For the Palestinians, at least two lessons should be internalized. First, Palestinians should understand that no one has a greater interest in a negotiated resolution of the conflict than they do, because that appears to be the only realistic way of ending Israeli occupation of the West Bank, Gaza, and East Jerusalem. Accordingly, it is never in the Palestinians’ interest to attach preconditions to the convening of such negotiations. As an alternative, the Palestinians could impose time limits on such talks to ensure that they do not drag out indefinitely.

The second important lesson for the PA is that it must avoid creating confusion regarding its basic objectives. If its strategic goal is to end Israel’s occupation of the West Bank, Gaza, and East Jerusalem by concluding an agreement with the Jewish state rather than by attempting to replace it in some fashion, then it cannot enter into a partnership with Hamas unless it is made crystal clear
that Hamas has come around to the PA’s approach to negotiations—which would entail Hamas’s recognition of Israel, renunciation of violence, and acceptance of all previous PLO-Israel and PA-Israel agreements. A partnership with Hamas that is not seen as based on these principles will inevitably raise doubts as to the PA’s true intentions and give credence to suspicions that it views an agreement with Israel as only a stepping stone to future efforts to destroy the Jewish state.

Finally, if there is to be a more successful effort to resolve the Palestinian-Israeli conflict, the Israeli government needs to acknowledge two realities. First, absent an accommodation with the Palestinians, it will be impossible to stop the train currently heading toward delegitimizing the Jewish state. Underyling this assertion are two observations: first, that the Palestinians are well on their wayto successfully delegitimizing Israel’s occupation of the West Bank, Gaza, and East Jerusalem; and second, that with time, it will be increasingly difficult to maintain the boundary between what the Palestinians refer to as “the delegitimization of occupation” and what Israelis maintain
amounts to “the delegitimization of Israel.”
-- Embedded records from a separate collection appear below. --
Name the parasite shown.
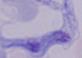

A trypanosome.

magnification = 1000x
modality = micrograph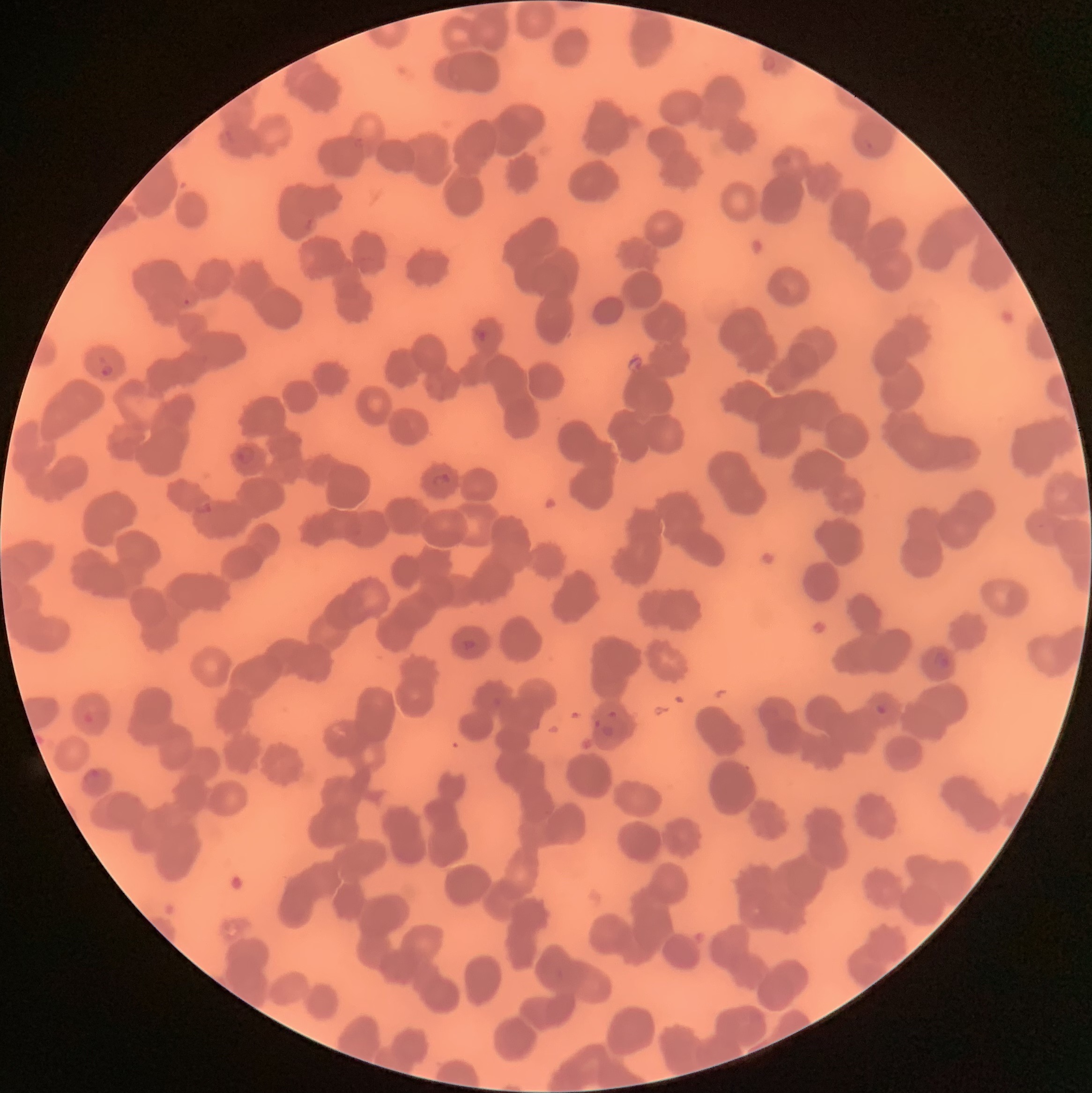
coordinate format = approximate bounding boxes as [x1, y1, x2, y2] in pixels
Plasmodium parasite locations = [183, 299, 191, 306], [476, 329, 488, 343], [100, 364, 114, 376], [236, 446, 255, 464], [432, 474, 452, 490], [195, 502, 212, 514], [462, 638, 477, 650], [933, 651, 950, 670], [875, 704, 887, 716], [82, 711, 93, 723], [82, 769, 103, 788]
modality = optical microscopy
red blood cell morphology = rouleaux formation
preparation = thin blood film
image size = 1092×1093 pixelsName the parasite shown.
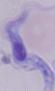
This is a trypanosome.

Photomicrograph. Captured at 1000x magnification.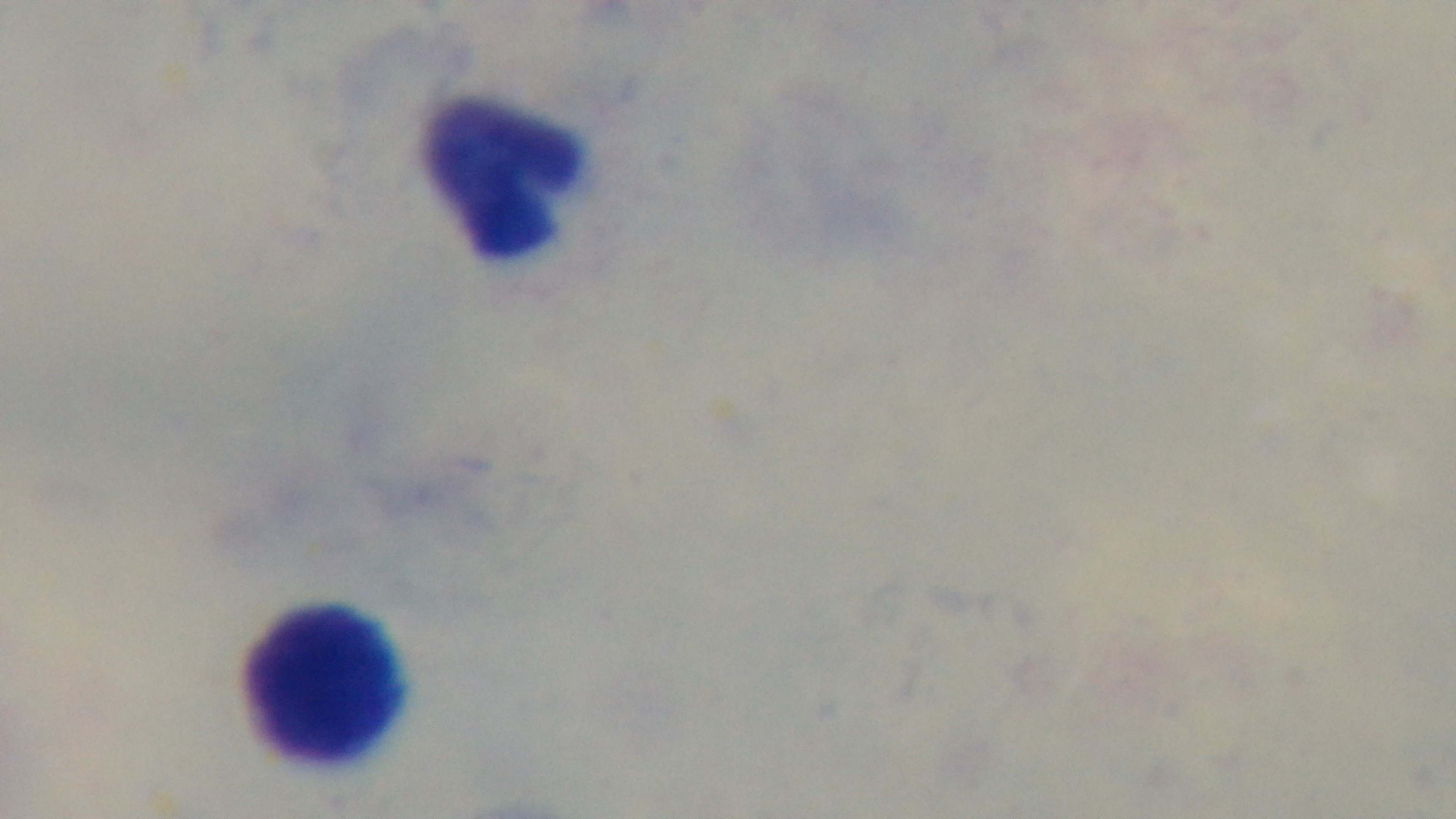
preparation = thick
modality = light microscopy
malaria status = negative
capture = mounted 4K digital camera
field of view = one from the slide
objective = 100x oil immersion
stain = Giemsa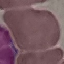
Malaria status: uninfected. Automatically extracted cell patch, resized to 64 × 64 pixels. Acquired by smartphone through the microscope eyepiece. Thin smear of blood. Giemsa stain.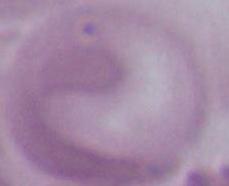
Summary:
  - Magnification: 1000x
  - Modality: photomicrograph
  - Identification: red blood cell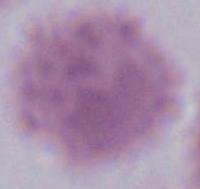
Summary:
  - Magnification: 1000x
  - Modality: photomicrograph
  - Identification: red blood cell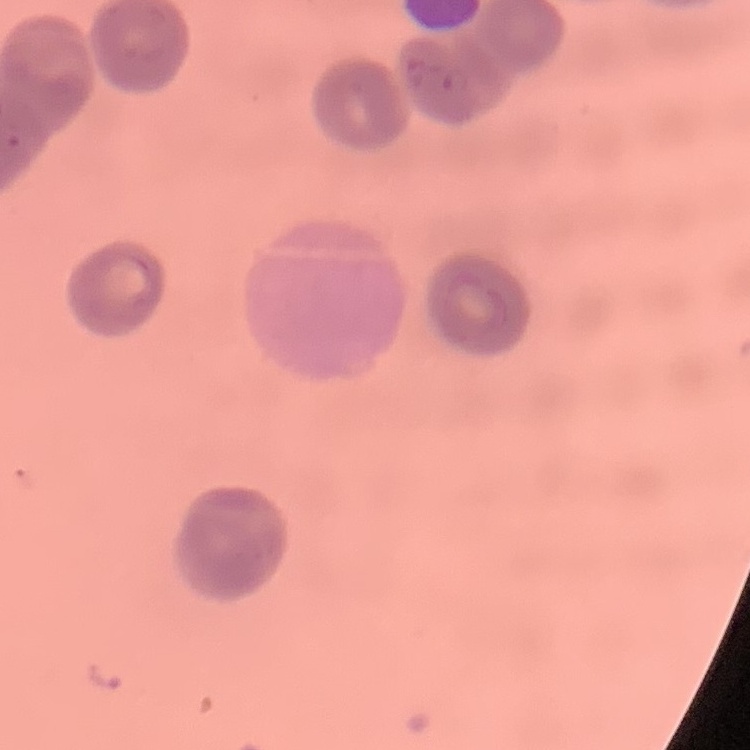

Summary:
  - Erythrocyte morphology: rouleaux formation
  - Image type: square crop of a larger photomicrograph
  - Stain: Field's or Giemsa
  - Preparation: thin blood smear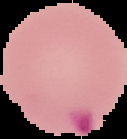
Summary:
  - Image size: 127×139 pixels
  - Malaria status: parasitized
  - Preparation: thin blood smear
  - Image type: cell region segmented out of the field of view; surrounding area masked to blackIdentify the blood parasite species.
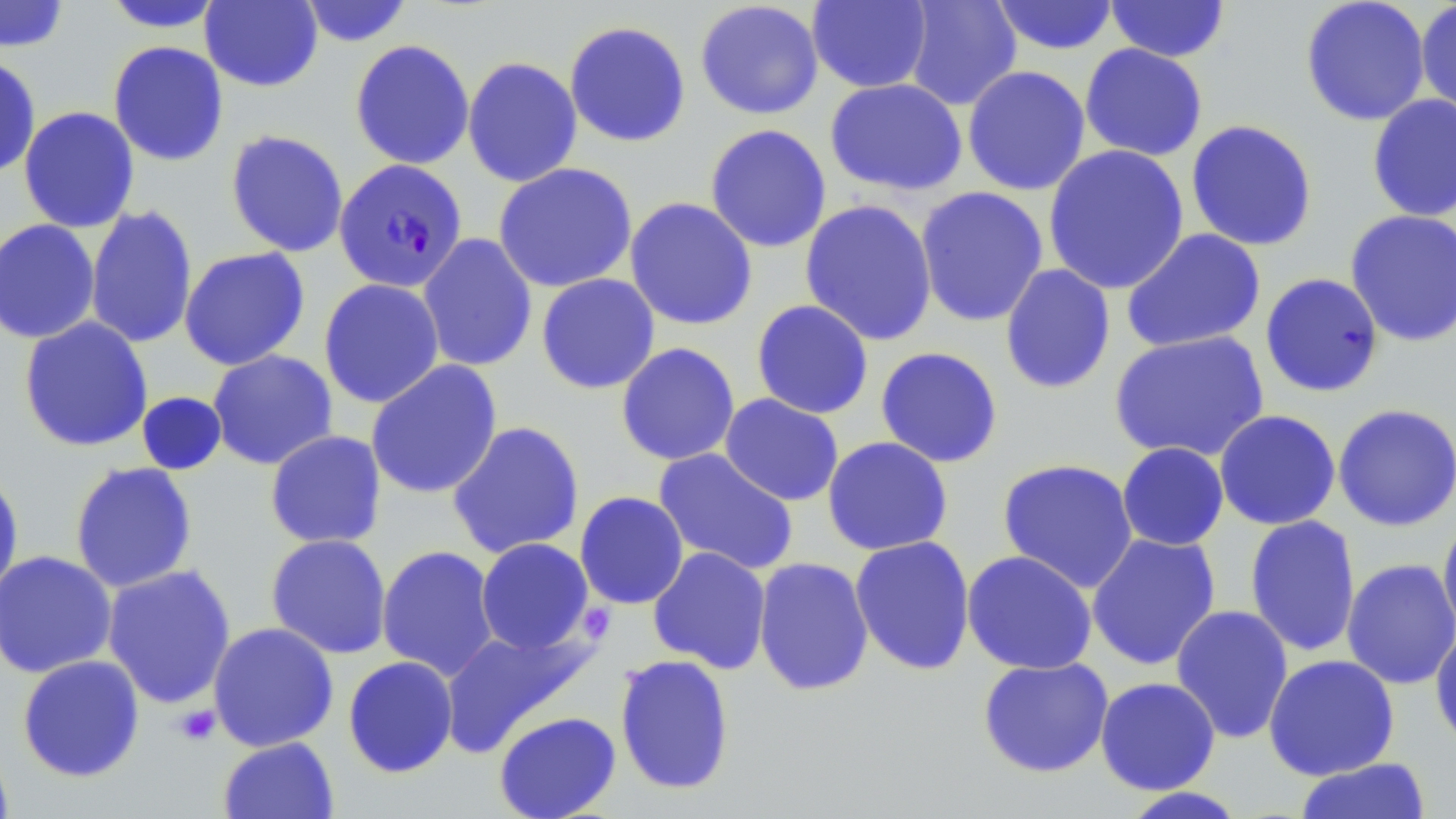

Plasmodium falciparum.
The second required Israeli realization is that ongoing tension between the Prime Minister of Israel and the President of the United States invites potential strategic disaster for the Jewish state. As the Arab Spring has taken on increasingly deadly dimensions in various corners of the region and as the potential for nuclear proliferation in Iran and elsewhere in the region looms large, Israel’s neighborhood is likely to present the Jewish state with ever more challenging hazards. Successfully meeting such challenges will require a strong United States—and a U.S. that is seen as strong in the Middle East—as well as an effective U.S.–Israeli strategic partnership. But such a partnership cannot be effective without the two countries’ top leaders forging intimate ties.

For this reason, Israel simply cannot afford the present level of tension between Prime Minister Netanyahu and President Obama. Neither can it afford the growing perception in the region that the American President is weak—and so any Israeli contribution to such a perception undermines the security of the Jewish state. Since Israeli concessions to make Arab-Israeli peace possible inevitably involve a measure of risk, and since the United States remains the only party capable of offsetting some of this Israeli risk, the restoration of mutual trust and confidence between the Israeli Prime Minister and the President of the United States remains an absolute prerequisite to breaking the current stalemate and paralysis in Palestinian-Israeli negotiations.